Even though this study has several limitations, as mentioned above, this is the first controlled study to determine the effectiveness of CR on vocational outcomes in Japan. This study demonstrated the following findings

  • Programs using CR and SE are feasible in Japan.
  • CR using COGPACK improve cognitive functioning such as verbal memories, working memories, speed of processing tasks and overall cognitive functioning. These results are consistent with past studies.
  • CR using COGPACK also improve psychiatric symptoms and social functioning in interpersonal relationships.
  • We did not find any significant effect of CR on the vocational outcomes. As a reason of this result, the followings were able to be considered (a: The insufficiency of actual experiments of the employment specialists, b: The insufficiency in the implementation of individualized care, c: The shortage of follow-up period)

Mura et al. [34] reviewed the historical transition about the course and progressive hypothetical cognitive deficit of schizophrenia. They pointed out a growing interest in the influence of cognitive function on daily living skills or social function of people with schizophrenia and treatment programs that targeted improvement of cognitive deficit of them such as cognitive remediation. And Burns et al. [35] demonstrated that supported employment have an beneficial effects not only in working related outcome but in clinical and social function. These issues will be more and more important in Japanese mental health system.

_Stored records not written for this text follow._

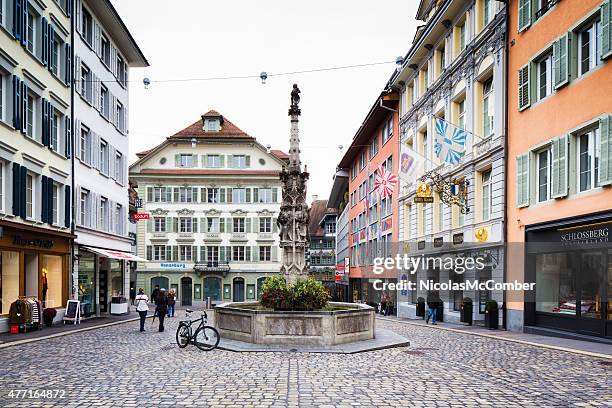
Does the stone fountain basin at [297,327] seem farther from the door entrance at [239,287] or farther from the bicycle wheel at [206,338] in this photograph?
the door entrance at [239,287]

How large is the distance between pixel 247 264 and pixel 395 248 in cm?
2600

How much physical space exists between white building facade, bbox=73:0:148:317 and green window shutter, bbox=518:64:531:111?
19.2m

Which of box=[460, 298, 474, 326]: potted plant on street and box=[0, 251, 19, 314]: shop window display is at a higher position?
box=[0, 251, 19, 314]: shop window display

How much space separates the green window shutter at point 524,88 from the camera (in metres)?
22.5

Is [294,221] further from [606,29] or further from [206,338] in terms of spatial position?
[606,29]

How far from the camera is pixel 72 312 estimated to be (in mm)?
27172

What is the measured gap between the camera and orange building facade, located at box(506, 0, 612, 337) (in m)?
18.3

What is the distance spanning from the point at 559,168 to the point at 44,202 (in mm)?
18970

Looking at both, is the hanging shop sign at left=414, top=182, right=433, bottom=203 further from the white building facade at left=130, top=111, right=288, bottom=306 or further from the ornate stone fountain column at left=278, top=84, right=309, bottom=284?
the white building facade at left=130, top=111, right=288, bottom=306

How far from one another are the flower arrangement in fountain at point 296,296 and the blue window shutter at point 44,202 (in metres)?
11.5

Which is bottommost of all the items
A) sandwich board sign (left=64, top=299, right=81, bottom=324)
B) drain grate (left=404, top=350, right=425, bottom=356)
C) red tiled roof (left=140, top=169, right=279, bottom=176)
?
sandwich board sign (left=64, top=299, right=81, bottom=324)

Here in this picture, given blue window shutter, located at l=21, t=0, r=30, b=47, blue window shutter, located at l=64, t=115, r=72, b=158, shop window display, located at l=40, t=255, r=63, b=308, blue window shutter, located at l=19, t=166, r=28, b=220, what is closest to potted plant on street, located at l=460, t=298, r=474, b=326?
shop window display, located at l=40, t=255, r=63, b=308

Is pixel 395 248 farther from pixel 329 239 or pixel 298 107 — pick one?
pixel 329 239

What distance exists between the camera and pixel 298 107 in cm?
2178
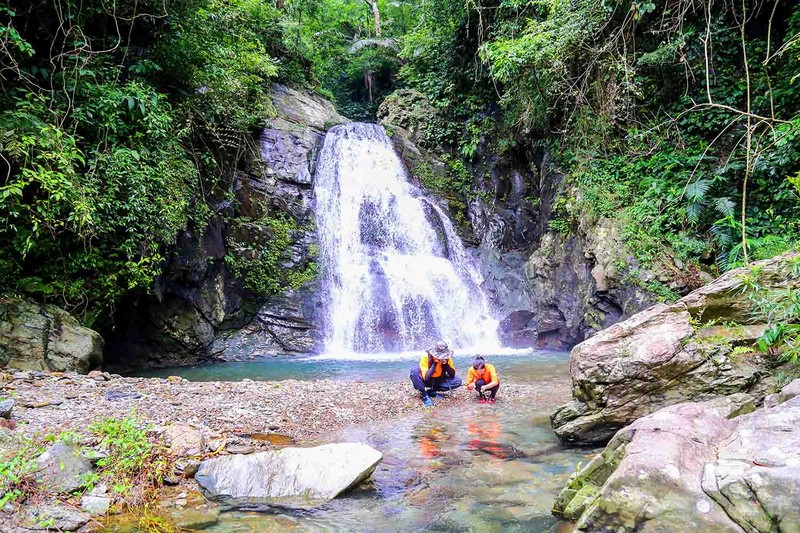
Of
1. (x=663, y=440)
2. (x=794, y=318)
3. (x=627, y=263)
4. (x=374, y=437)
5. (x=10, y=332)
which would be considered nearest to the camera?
(x=663, y=440)

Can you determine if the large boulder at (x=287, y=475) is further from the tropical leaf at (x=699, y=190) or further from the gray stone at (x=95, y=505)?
the tropical leaf at (x=699, y=190)

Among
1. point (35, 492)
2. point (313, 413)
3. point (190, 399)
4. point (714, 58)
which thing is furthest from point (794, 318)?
point (714, 58)

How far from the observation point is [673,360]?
4680 mm

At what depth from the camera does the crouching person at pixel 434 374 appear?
7.19 m

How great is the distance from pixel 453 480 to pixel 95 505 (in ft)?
9.24

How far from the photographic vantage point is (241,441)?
5.05m

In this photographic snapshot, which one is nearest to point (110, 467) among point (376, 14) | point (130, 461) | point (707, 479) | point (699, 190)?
point (130, 461)

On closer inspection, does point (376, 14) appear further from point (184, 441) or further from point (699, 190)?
point (184, 441)

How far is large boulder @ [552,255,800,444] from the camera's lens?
4551 mm

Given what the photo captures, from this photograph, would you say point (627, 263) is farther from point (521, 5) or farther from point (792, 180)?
point (521, 5)

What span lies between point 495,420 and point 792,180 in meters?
4.06

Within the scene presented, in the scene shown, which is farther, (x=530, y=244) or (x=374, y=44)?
(x=374, y=44)

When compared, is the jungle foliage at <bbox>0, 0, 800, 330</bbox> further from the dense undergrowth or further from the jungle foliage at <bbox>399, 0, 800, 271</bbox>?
the dense undergrowth

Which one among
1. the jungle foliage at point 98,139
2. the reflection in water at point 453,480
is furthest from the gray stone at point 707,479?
the jungle foliage at point 98,139
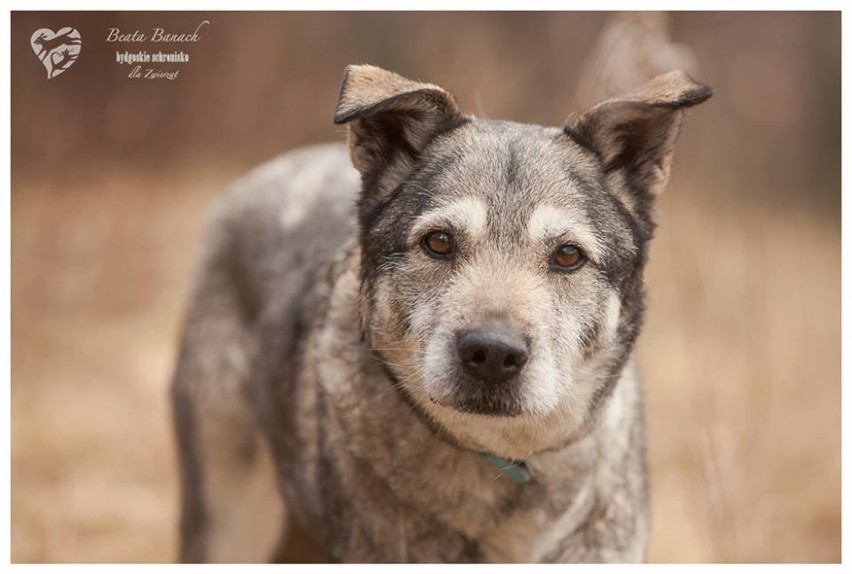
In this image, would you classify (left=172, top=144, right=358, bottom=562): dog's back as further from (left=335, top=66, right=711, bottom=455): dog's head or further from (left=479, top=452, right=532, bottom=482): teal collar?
(left=479, top=452, right=532, bottom=482): teal collar

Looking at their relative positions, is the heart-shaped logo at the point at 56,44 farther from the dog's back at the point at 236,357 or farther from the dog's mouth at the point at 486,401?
the dog's mouth at the point at 486,401

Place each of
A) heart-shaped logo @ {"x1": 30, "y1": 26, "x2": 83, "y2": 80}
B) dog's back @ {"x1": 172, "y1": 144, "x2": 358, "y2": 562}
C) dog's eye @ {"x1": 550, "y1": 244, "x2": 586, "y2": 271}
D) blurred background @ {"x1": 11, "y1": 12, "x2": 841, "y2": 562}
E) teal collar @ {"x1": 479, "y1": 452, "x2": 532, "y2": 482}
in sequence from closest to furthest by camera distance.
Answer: dog's eye @ {"x1": 550, "y1": 244, "x2": 586, "y2": 271} < teal collar @ {"x1": 479, "y1": 452, "x2": 532, "y2": 482} < heart-shaped logo @ {"x1": 30, "y1": 26, "x2": 83, "y2": 80} < dog's back @ {"x1": 172, "y1": 144, "x2": 358, "y2": 562} < blurred background @ {"x1": 11, "y1": 12, "x2": 841, "y2": 562}

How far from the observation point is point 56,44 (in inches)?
185

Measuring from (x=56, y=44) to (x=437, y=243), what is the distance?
2.10m

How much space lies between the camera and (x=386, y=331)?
3.77 metres

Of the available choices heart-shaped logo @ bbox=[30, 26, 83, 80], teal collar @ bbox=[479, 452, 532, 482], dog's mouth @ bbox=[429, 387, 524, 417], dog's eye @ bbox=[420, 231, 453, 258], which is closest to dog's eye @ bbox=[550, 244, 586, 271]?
dog's eye @ bbox=[420, 231, 453, 258]

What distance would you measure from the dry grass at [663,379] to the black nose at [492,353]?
82.7 inches

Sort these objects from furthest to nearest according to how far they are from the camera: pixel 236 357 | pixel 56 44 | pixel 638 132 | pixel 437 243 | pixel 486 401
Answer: pixel 236 357 → pixel 56 44 → pixel 638 132 → pixel 437 243 → pixel 486 401

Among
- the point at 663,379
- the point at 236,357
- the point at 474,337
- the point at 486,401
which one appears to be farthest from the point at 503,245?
the point at 663,379

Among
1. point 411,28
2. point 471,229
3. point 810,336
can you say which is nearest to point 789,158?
point 810,336

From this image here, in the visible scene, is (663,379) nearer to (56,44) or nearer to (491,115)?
(491,115)

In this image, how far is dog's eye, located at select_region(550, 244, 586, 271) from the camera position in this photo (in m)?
3.59

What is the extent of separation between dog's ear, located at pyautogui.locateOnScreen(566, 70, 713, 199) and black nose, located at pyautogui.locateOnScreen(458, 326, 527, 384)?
2.69ft

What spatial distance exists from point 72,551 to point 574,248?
126 inches
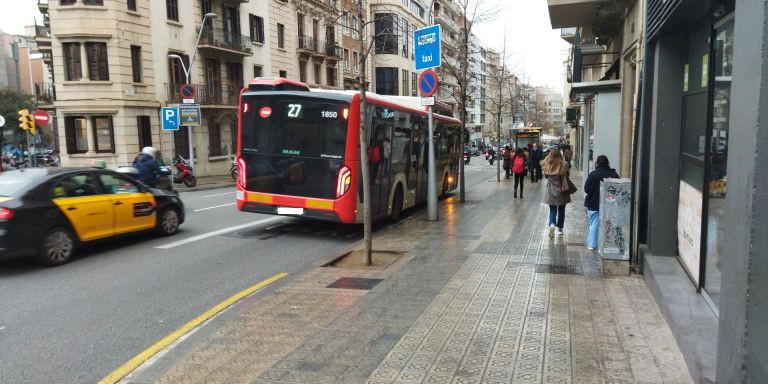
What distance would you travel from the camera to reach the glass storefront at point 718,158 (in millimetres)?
5008

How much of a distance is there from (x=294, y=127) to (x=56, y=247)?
4.48m

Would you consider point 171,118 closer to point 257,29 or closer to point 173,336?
point 257,29

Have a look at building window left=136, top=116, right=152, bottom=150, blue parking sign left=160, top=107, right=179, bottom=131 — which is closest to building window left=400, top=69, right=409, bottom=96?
building window left=136, top=116, right=152, bottom=150

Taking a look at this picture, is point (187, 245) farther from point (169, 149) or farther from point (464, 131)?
point (169, 149)

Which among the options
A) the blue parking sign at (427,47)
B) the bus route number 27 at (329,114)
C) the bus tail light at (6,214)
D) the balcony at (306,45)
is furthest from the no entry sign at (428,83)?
the balcony at (306,45)

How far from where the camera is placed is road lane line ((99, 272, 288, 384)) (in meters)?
4.53

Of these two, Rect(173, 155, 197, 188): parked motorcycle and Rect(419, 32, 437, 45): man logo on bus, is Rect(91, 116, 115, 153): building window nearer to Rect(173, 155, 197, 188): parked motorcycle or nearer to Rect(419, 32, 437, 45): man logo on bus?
Rect(173, 155, 197, 188): parked motorcycle

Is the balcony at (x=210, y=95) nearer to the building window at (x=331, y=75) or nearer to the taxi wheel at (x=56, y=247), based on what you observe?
the building window at (x=331, y=75)

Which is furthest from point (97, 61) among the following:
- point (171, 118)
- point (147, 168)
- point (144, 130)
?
point (147, 168)

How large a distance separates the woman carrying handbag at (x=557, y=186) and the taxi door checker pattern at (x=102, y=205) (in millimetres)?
7428

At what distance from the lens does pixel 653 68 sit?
7418mm

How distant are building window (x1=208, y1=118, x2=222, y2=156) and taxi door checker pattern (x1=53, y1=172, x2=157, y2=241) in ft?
74.1

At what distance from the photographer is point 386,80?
181ft

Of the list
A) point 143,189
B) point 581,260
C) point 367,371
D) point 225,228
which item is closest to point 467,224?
point 581,260
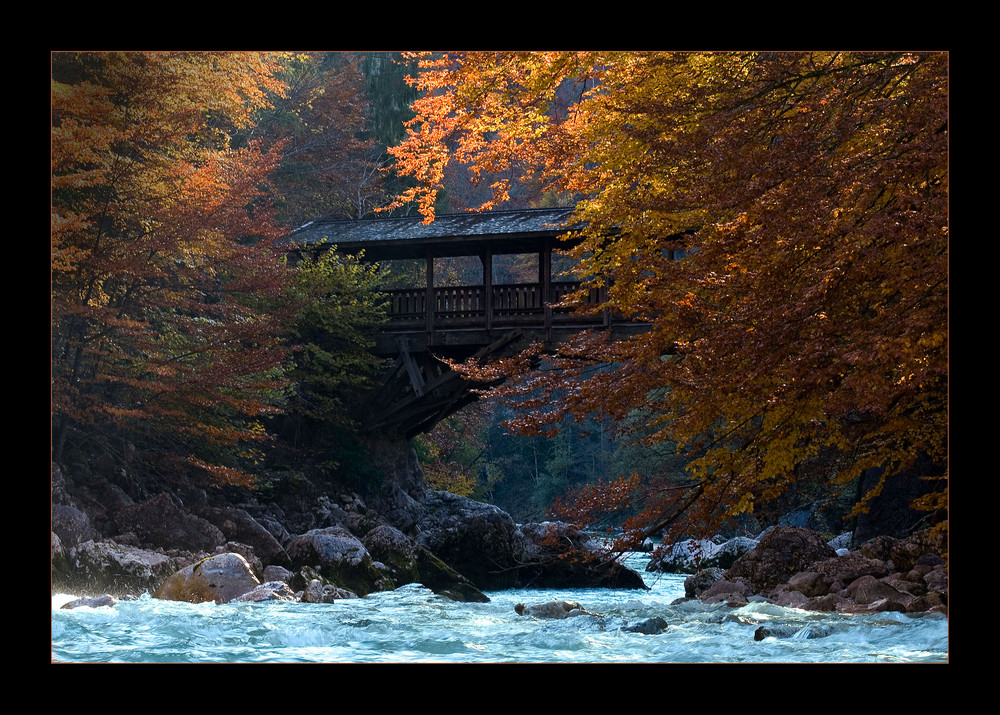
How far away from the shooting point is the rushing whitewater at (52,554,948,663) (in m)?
5.54

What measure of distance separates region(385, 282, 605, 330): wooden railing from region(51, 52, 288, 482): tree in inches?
121

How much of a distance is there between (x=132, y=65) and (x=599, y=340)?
5975 mm

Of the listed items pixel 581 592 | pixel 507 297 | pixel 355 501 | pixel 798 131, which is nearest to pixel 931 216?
pixel 798 131

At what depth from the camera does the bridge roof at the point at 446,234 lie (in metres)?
14.6

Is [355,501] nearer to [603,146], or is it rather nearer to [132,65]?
[132,65]

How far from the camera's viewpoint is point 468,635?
7137 millimetres

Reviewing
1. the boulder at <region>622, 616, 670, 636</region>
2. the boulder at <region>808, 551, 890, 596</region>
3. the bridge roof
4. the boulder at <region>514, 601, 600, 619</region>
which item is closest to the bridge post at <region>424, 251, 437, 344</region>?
the bridge roof

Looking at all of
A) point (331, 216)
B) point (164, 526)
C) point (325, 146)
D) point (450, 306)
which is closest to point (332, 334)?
point (450, 306)

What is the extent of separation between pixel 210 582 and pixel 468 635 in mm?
3475

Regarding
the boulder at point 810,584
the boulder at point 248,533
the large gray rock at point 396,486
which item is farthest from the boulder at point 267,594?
the large gray rock at point 396,486

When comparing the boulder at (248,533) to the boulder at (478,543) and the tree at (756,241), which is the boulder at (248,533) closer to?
the boulder at (478,543)

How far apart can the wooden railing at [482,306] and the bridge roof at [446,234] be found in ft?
2.22

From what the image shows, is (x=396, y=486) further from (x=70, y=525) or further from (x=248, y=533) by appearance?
(x=70, y=525)

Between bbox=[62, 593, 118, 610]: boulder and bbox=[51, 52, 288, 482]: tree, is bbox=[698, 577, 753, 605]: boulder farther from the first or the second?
bbox=[51, 52, 288, 482]: tree
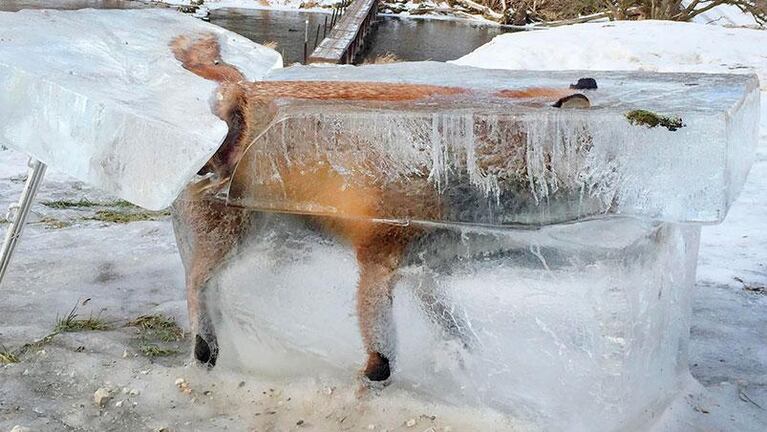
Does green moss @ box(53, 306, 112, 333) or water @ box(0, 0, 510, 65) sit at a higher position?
water @ box(0, 0, 510, 65)

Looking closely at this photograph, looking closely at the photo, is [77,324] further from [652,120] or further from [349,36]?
[349,36]

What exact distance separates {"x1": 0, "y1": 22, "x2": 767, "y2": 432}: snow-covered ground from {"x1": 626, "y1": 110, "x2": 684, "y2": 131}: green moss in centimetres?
94

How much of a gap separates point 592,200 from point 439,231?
46 centimetres

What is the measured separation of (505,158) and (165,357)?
1512 mm

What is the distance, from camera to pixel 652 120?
213 centimetres

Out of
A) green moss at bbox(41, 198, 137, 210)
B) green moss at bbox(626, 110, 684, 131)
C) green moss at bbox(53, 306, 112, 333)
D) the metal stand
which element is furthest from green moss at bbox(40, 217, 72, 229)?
green moss at bbox(626, 110, 684, 131)

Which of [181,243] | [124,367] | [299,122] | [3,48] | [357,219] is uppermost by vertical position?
[3,48]

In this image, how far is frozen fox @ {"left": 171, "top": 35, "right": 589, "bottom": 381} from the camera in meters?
2.44

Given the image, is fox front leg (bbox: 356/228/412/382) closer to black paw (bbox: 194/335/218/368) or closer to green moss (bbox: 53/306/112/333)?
black paw (bbox: 194/335/218/368)

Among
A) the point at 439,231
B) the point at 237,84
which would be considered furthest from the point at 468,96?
the point at 237,84

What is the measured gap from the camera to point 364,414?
8.59 feet

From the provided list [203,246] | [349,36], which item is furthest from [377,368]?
[349,36]

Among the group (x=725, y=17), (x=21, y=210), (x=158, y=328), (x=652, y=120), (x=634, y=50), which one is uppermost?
(x=725, y=17)

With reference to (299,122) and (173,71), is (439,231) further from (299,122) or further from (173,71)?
(173,71)
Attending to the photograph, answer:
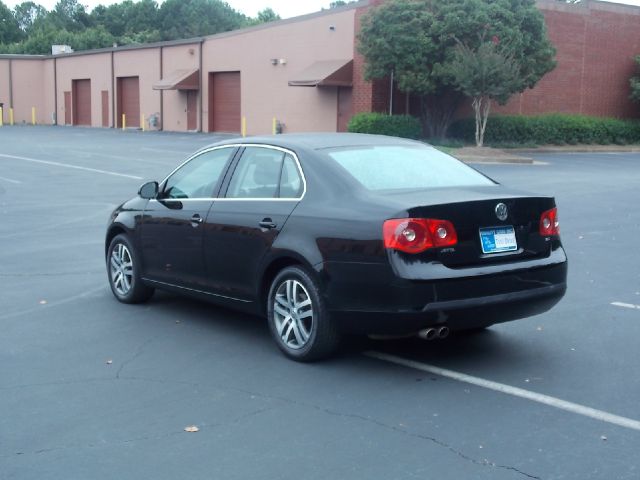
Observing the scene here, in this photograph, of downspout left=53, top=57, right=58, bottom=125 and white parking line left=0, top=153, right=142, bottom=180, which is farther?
downspout left=53, top=57, right=58, bottom=125

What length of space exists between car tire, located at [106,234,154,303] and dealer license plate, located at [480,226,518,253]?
337 cm

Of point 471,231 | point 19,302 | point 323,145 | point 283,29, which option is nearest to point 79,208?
point 19,302

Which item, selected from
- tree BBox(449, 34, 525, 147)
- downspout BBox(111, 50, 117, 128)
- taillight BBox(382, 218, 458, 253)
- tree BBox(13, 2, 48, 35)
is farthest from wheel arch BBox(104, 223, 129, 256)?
tree BBox(13, 2, 48, 35)

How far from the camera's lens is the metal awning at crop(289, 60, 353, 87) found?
119 feet

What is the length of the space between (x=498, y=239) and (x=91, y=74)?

The findings of the present research contribute to the vocational support for the people with mental illness in Japan. It is necessary to continue to refine and improve the research design as well as to seek more effective and efficient way of support.

CONFLICT OF INTEREST

The author(s) confirm that this article content has no conflicts of interest.

ACKNOWLEDGEMENT

The Health Labour Sciences Research Grant of the Ministry of Health, Labour and Welfare, Japan, supported this study.